Thermodynamics and Mechanism of a Photocatalyzed Stereoselective [2 + 2] Cycloaddition on a CdSe Quantum Dot

Colloidal quantum dots (QDs) have shown promise over the last few decades for a range of applications including single photon emission, in vivo imaging, and photocatalysis. Recent experiments demonstrated that QDs impart stereoselectivity to triplet excited-state [2 + 2] cycloaddition reactions of alkenes photocatalyzed by the QD through self-assembly of the reagent molecules on the QD surface, but these experiments did not reveal the precise geometries of surface-bound molecules or their interactions with surface atoms. Here, a theoretical mechanistic approach is used to study such interactions for [2 + 2] cycloadditions of 4-vinylbenzoic acid derivatives on CdSe QDs.

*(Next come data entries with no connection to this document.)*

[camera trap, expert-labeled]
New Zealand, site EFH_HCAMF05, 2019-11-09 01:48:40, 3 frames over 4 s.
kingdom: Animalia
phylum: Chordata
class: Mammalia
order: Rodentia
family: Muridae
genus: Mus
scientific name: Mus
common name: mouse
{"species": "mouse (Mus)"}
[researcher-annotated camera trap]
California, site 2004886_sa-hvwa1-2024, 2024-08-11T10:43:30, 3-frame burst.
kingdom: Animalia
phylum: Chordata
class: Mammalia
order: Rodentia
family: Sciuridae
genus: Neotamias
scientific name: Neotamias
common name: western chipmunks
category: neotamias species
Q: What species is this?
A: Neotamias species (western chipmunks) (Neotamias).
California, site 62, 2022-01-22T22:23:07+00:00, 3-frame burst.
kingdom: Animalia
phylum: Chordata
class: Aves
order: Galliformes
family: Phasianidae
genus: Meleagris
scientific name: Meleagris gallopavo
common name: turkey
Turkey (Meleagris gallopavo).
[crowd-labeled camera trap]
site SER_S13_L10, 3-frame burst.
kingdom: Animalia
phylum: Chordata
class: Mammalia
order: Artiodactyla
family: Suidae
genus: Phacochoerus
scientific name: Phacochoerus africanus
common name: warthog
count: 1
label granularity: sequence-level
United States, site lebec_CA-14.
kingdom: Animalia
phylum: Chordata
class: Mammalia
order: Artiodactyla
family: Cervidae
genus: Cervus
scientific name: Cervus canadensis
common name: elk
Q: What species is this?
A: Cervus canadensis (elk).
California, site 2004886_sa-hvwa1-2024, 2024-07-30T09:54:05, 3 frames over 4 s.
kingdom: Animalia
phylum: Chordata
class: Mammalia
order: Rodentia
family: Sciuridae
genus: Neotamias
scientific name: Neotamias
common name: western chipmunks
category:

Spin-polarized periodic density functional theory (DFT) and nonperiodic DFT calculations are deployed to determine the origin of the selectivity for the syn diastereomer of the resultant tetrasubstituted cyclobutane product via atomistic modeling of the CdSe surface and substrates, determination of the thermodynamic energies of reactions for each step, the intermolecular interactions between the substrates, and the triplet state reaction paths. The calculations indicate that reaction selectivity arises from preferred binding of pairs through intermolecular interactions of substrate molecules on the QD surface in a syn-precursor structure followed by dimerization after triplet excitation. These mechanisms are generalizable to other metal-enriched QD surfaces that have a similar surface structure as that of CdSe, such as InSe or CdTe. Design principles for anti diastereomer derivatives are also discussed.